TASK INSTRUCTIONS |
Rewrite the listing below with "snow covered ground" switched to "snowy field" wherever it occurs, changing nothing else. Leave the pictures out of your version.

RECORDS PROVIDED |
========================================================================
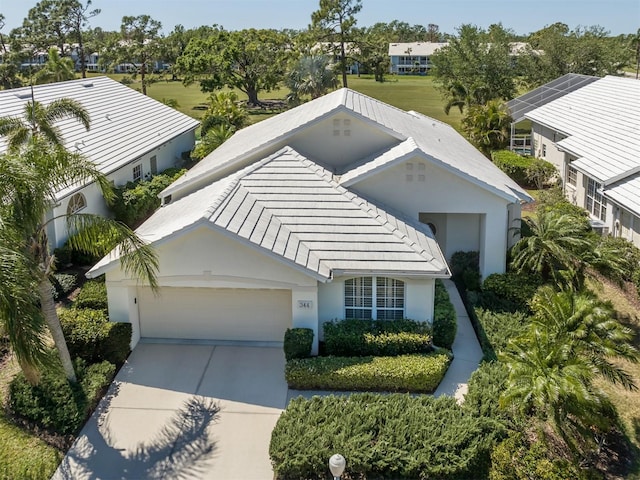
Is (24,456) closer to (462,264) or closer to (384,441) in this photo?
(384,441)

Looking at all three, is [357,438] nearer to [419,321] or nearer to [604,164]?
[419,321]

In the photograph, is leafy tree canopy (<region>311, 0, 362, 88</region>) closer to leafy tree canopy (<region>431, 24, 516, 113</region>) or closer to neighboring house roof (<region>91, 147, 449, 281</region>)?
leafy tree canopy (<region>431, 24, 516, 113</region>)

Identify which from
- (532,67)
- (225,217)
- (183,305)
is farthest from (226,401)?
(532,67)

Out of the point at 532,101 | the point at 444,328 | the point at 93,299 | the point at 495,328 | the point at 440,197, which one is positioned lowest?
the point at 495,328

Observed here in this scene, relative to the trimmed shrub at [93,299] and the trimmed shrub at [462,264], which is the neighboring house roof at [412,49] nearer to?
the trimmed shrub at [462,264]

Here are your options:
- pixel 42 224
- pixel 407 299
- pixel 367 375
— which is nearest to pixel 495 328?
pixel 407 299

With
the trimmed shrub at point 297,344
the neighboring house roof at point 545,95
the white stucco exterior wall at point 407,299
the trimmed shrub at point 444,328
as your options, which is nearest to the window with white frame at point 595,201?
the trimmed shrub at point 444,328
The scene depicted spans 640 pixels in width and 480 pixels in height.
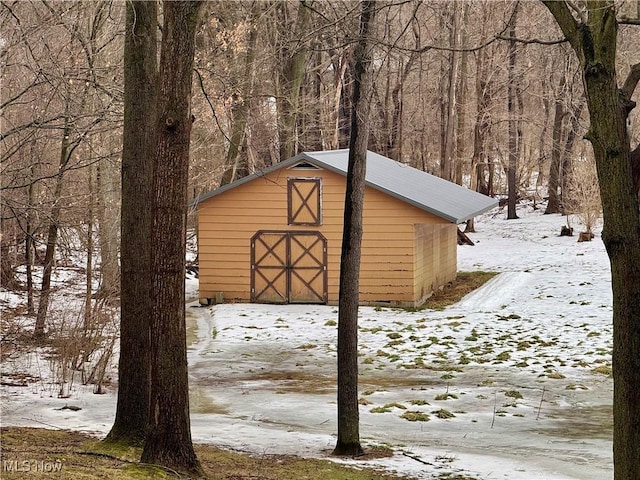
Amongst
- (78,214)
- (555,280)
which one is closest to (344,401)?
(78,214)

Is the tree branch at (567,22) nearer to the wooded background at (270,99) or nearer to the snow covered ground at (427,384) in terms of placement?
the wooded background at (270,99)

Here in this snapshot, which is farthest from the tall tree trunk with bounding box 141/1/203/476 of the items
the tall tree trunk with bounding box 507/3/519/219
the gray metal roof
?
the tall tree trunk with bounding box 507/3/519/219

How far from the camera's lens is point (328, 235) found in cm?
2391

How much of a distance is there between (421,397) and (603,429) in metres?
3.02

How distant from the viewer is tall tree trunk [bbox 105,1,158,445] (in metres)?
9.02

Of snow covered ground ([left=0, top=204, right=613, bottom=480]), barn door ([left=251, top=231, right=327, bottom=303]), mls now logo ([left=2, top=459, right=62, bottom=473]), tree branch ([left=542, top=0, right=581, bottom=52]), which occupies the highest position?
tree branch ([left=542, top=0, right=581, bottom=52])

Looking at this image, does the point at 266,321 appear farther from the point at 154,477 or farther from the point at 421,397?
the point at 154,477

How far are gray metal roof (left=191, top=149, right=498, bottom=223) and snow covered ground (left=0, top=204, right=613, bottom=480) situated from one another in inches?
========================================================================
WRITTEN RESPONSE |
Is (24,456) closer to (462,264) or closer to (384,441) in this photo?
(384,441)

Looking at all three, is [357,438] nearer to [419,321] or nearer to [604,164]?
[419,321]

In the photograph, is leafy tree canopy (<region>311, 0, 362, 88</region>) closer to leafy tree canopy (<region>431, 24, 516, 113</region>) or closer to neighboring house roof (<region>91, 147, 449, 281</region>)?
leafy tree canopy (<region>431, 24, 516, 113</region>)

Identify which from
- (532,67)
- (225,217)
- (183,305)
is farthest from (226,401)?
(532,67)

Out of the point at 532,101 | the point at 444,328 | the point at 93,299 | the point at 495,328 | the point at 440,197, which one is positioned lowest?
the point at 495,328

Observed here in this scene, relative to the trimmed shrub at [93,299] and the trimmed shrub at [462,264], which is the neighboring house roof at [412,49] nearer to?
the trimmed shrub at [462,264]

Here are your options:
- pixel 42 224
- pixel 407 299
- pixel 367 375
— which is nearest to pixel 495 328?
pixel 407 299

With
the trimmed shrub at point 297,344
the neighboring house roof at point 545,95
the white stucco exterior wall at point 407,299
the trimmed shrub at point 444,328
as your options, which is nearest to the window with white frame at point 595,201?
the trimmed shrub at point 444,328
The scene depicted spans 640 pixels in width and 480 pixels in height.
Amongst
- (78,214)
- (555,280)
which one is closest to (344,401)?
(78,214)

Is the tree branch at (567,22) nearer to the wooded background at (270,99) or nearer to the snowy field at (427,384) in terms of placement?
the wooded background at (270,99)

Here in this snapshot, which is farthest from the tall tree trunk with bounding box 141/1/203/476 of the items
the tall tree trunk with bounding box 507/3/519/219
the gray metal roof
?
the tall tree trunk with bounding box 507/3/519/219

How far from the camera's lens is point (328, 235) found in cm?
2391

How much of a distance is there between (421,397) and (603,429) in metres?
3.02

How distant from the viewer is tall tree trunk [bbox 105,1,158,445] (in metres)?
9.02

Of snowy field ([left=0, top=204, right=613, bottom=480]), barn door ([left=251, top=231, right=327, bottom=303]), mls now logo ([left=2, top=459, right=62, bottom=473]), tree branch ([left=542, top=0, right=581, bottom=52]), which occupies the highest position?
tree branch ([left=542, top=0, right=581, bottom=52])

Looking at this image, does the point at 266,321 appear farther from the point at 154,477 or farther from the point at 421,397?
the point at 154,477

How far are gray metal roof (left=191, top=149, right=498, bottom=223) and snowy field (left=0, top=204, right=613, bottom=480) situated from one another in inches?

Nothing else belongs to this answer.